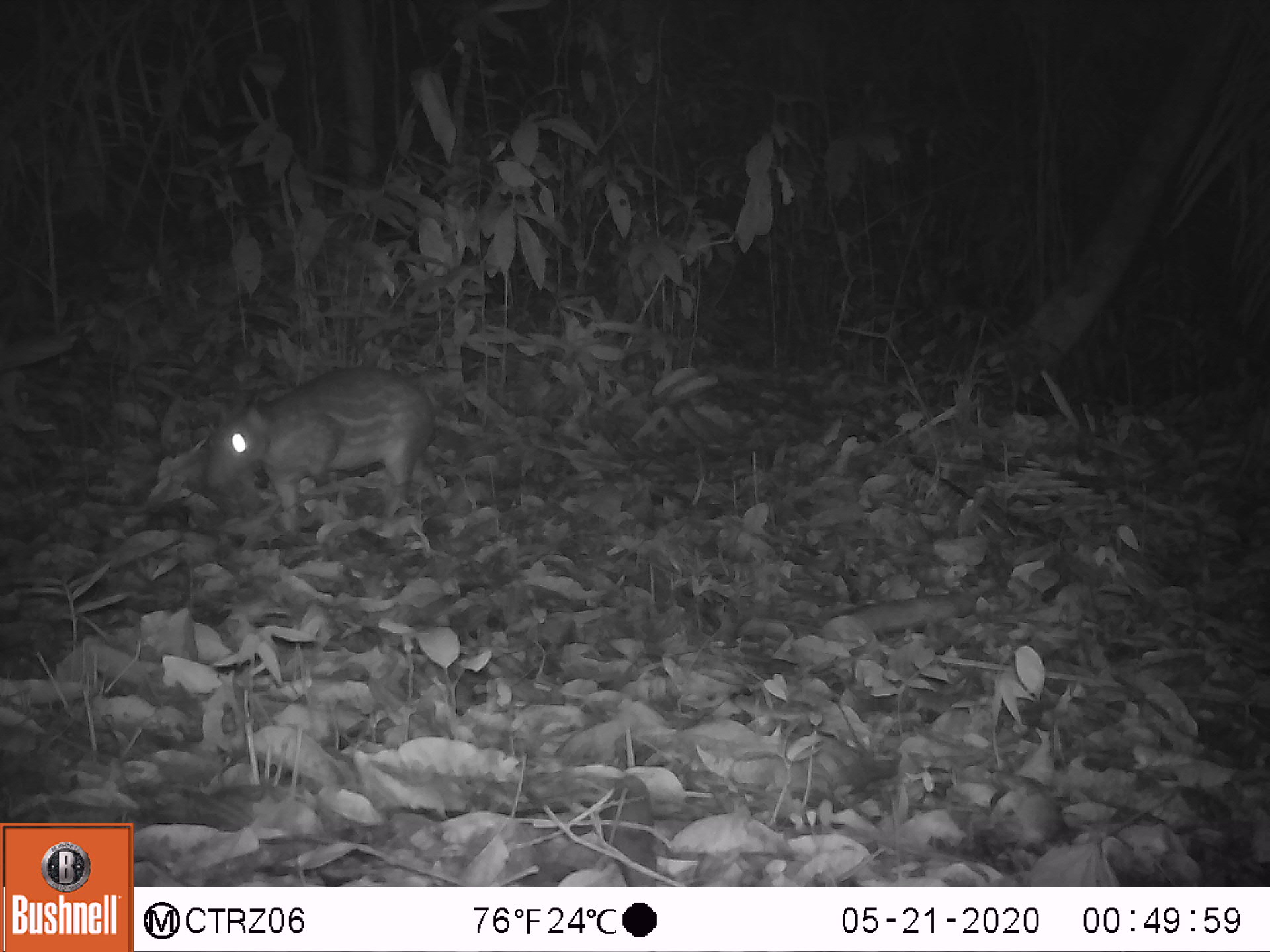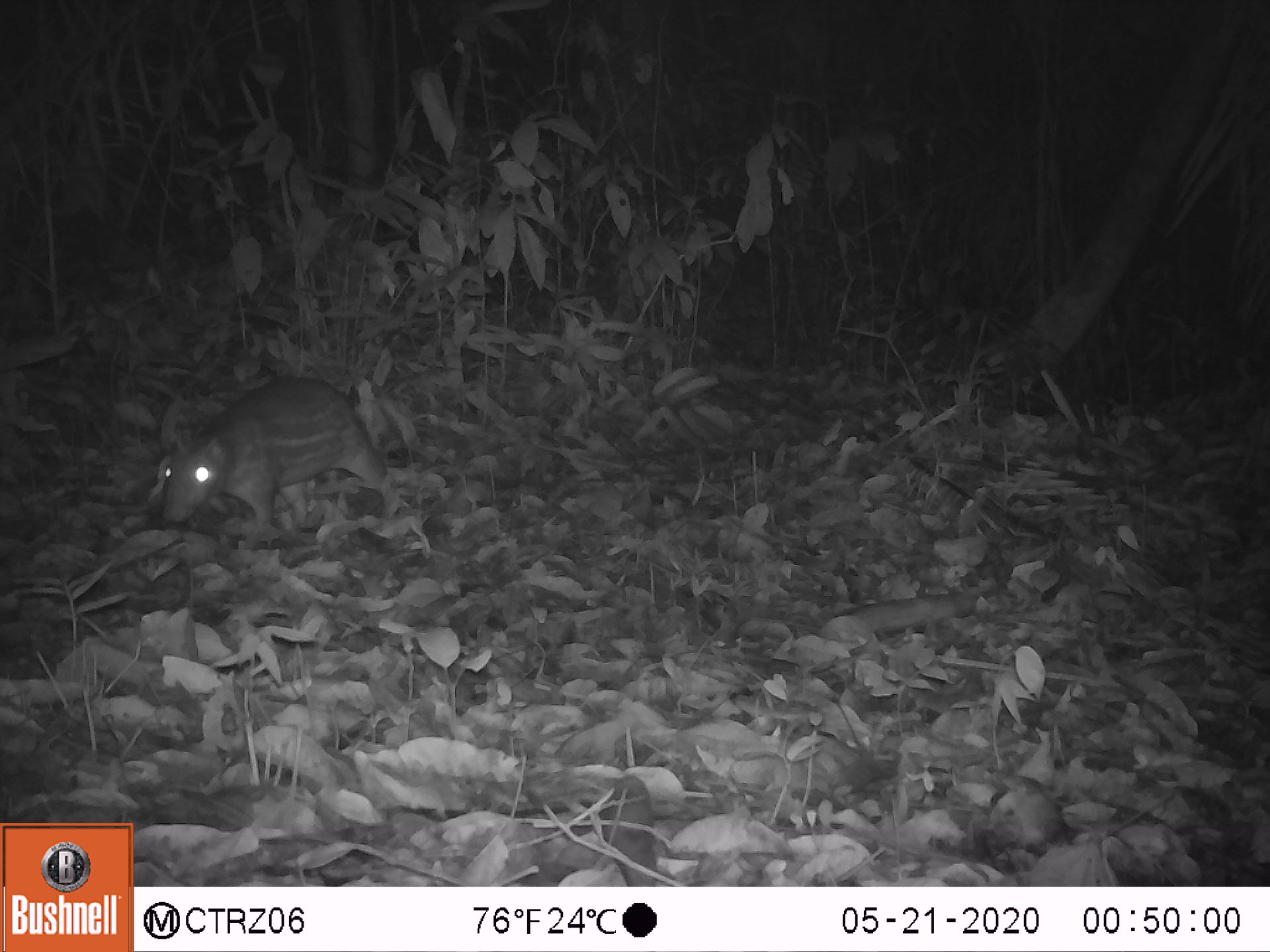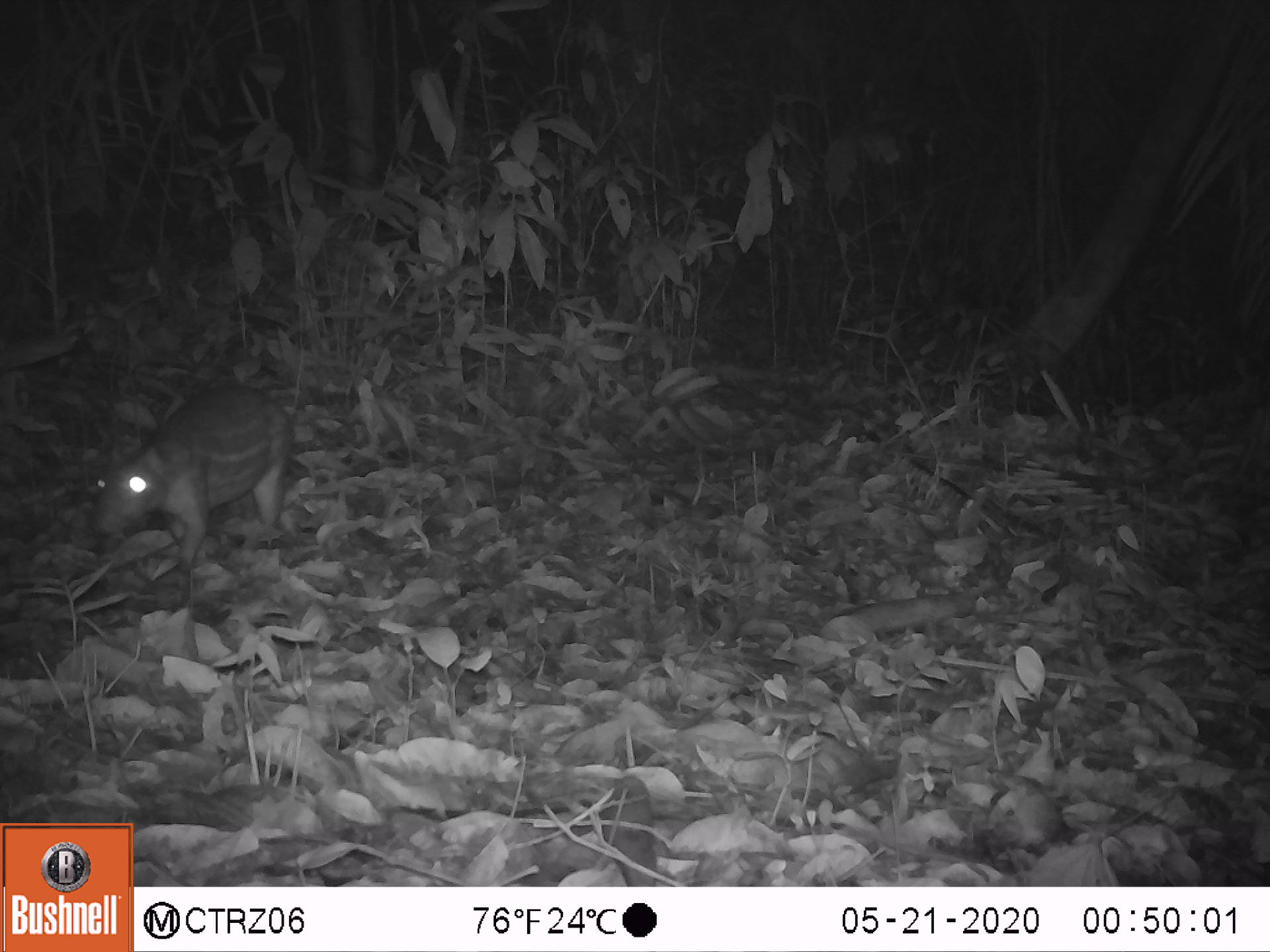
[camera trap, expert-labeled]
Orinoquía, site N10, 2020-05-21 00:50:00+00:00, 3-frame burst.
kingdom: Animalia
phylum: Chordata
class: Mammalia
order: Rodentia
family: Cuniculidae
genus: Cuniculus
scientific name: Cuniculus paca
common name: spotted paca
Spotted paca (Cuniculus paca).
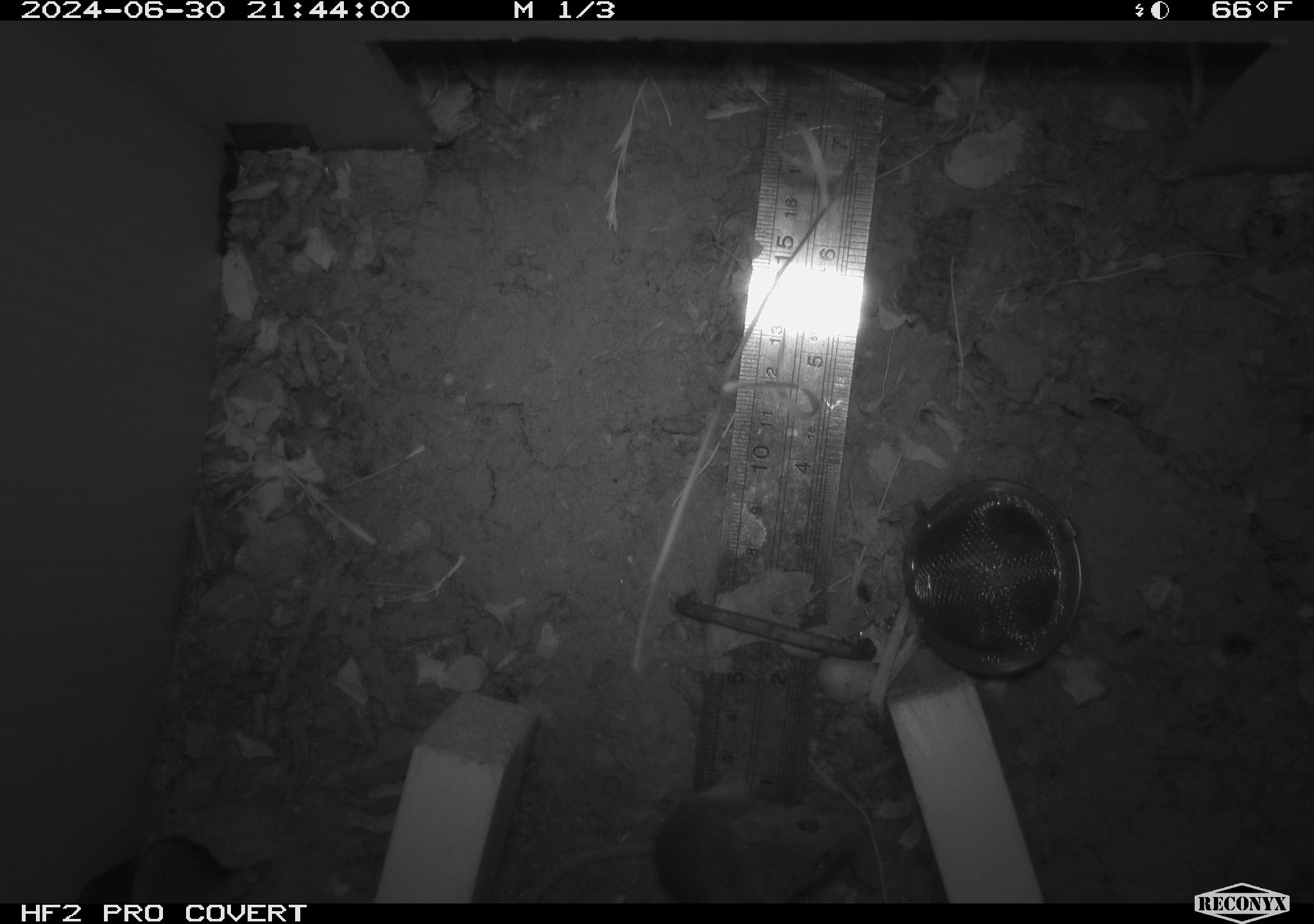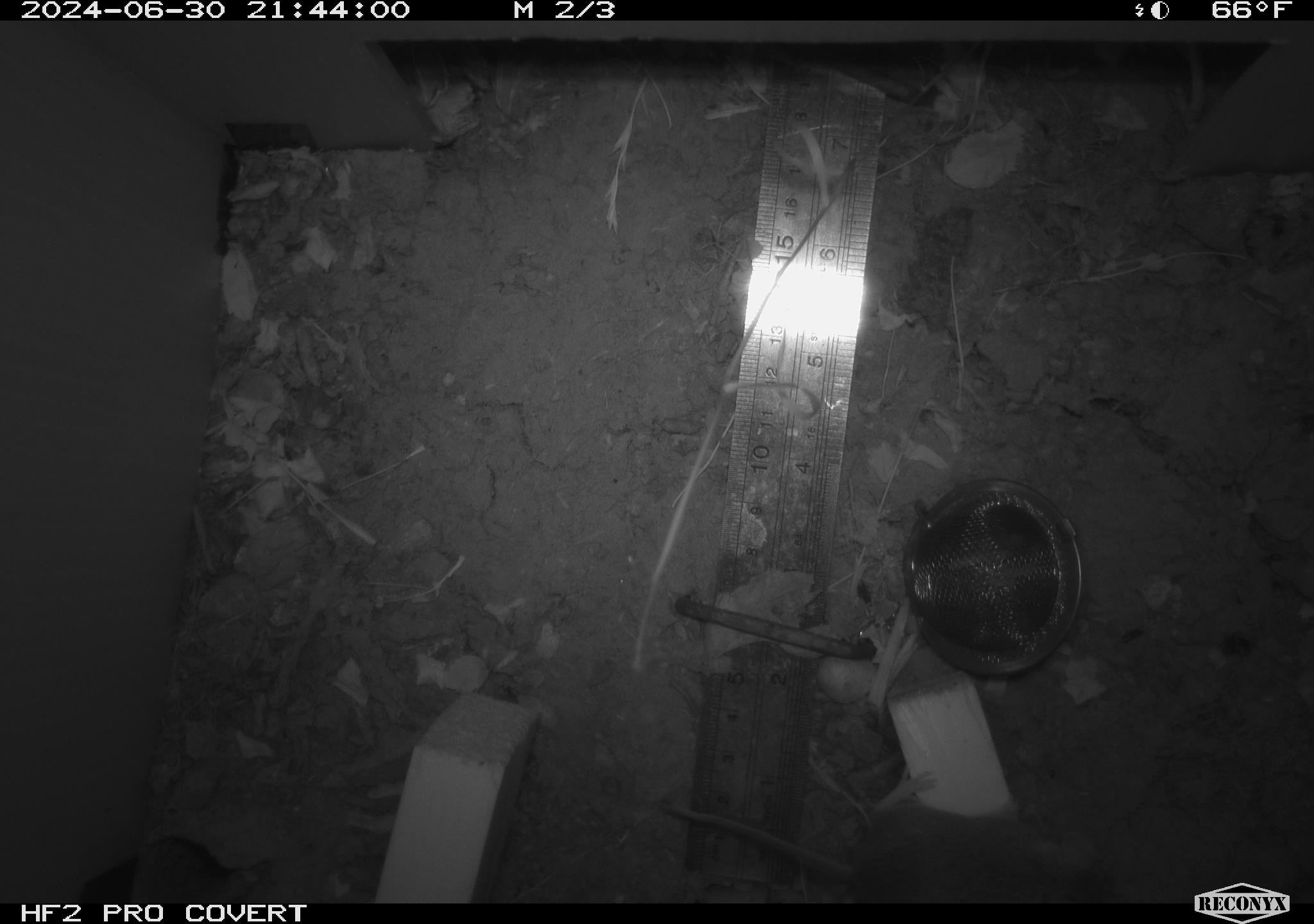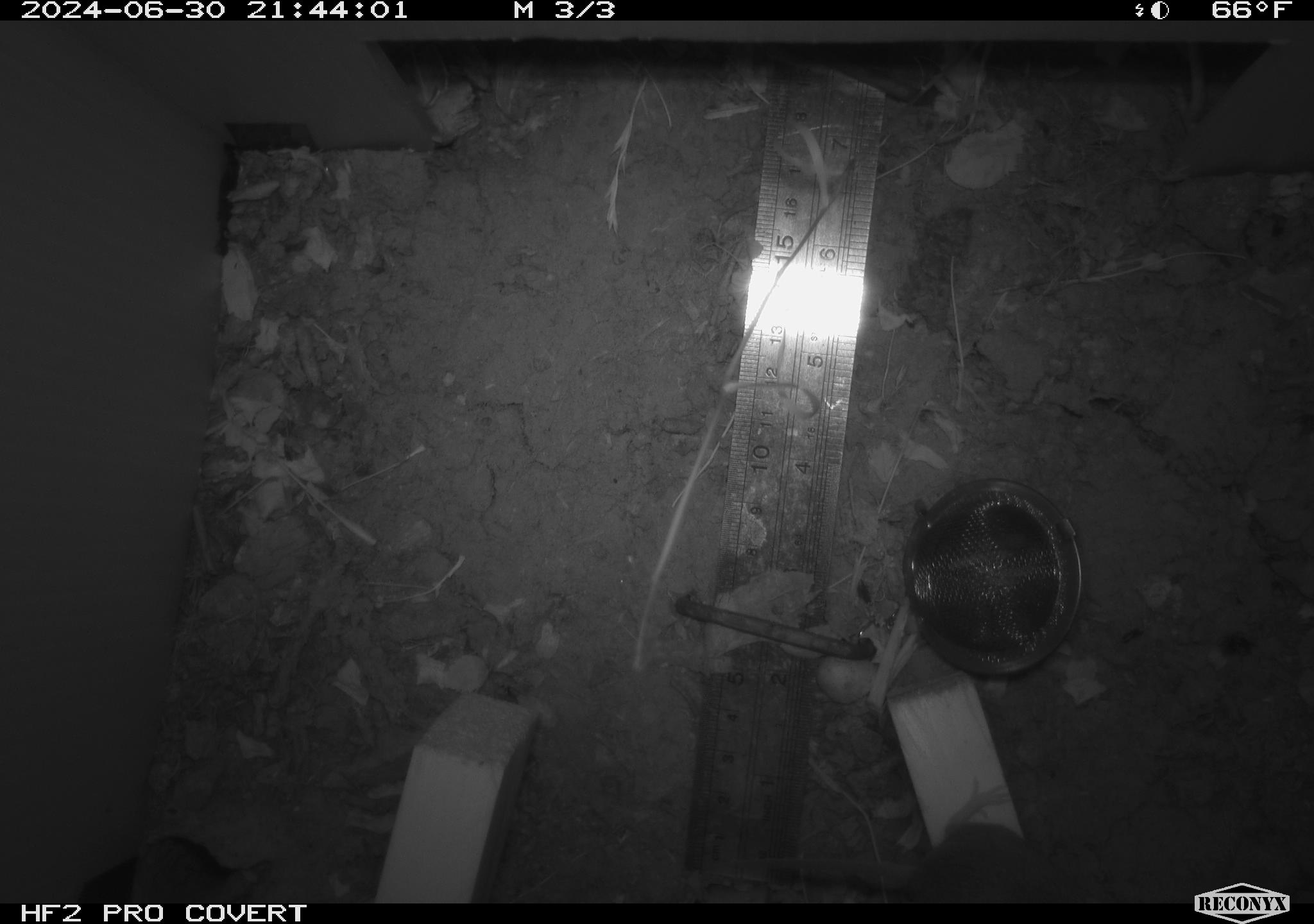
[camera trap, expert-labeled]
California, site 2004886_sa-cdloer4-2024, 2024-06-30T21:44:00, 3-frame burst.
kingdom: Animalia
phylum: Chordata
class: Mammalia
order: Rodentia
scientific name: Rodentia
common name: rodent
Rodent (Rodentia).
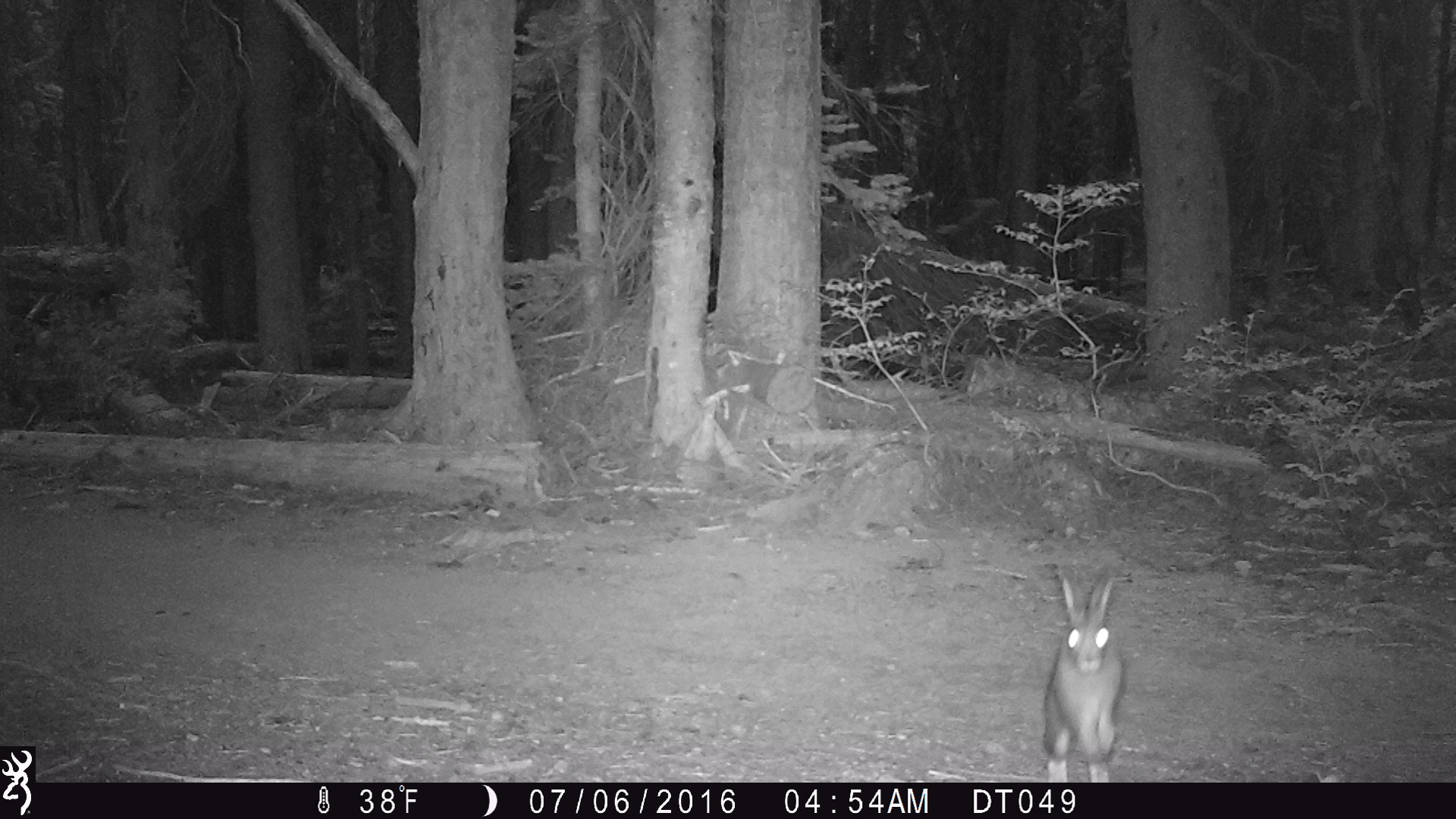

=-=-=

Work instructions> Print the material precisely as given, dropping any images it holds.

Output of the task>
[camera trap, expert-labeled]
Orinoquía, site N10, 2020-05-21 00:50:00+00:00, 3-frame burst.
kingdom: Animalia
phylum: Chordata
class: Mammalia
order: Rodentia
family: Cuniculidae
genus: Cuniculus
scientific name: Cuniculus paca
common name: spotted paca
Spotted paca (Cuniculus paca).
[camera trap, expert-labeled]
California, site 2004886_sa-cdloer4-2024, 2024-06-30T21:44:00, 3-frame burst.
kingdom: Animalia
phylum: Chordata
class: Mammalia
order: Rodentia
scientific name: Rodentia
common name: rodent
Rodent (Rodentia).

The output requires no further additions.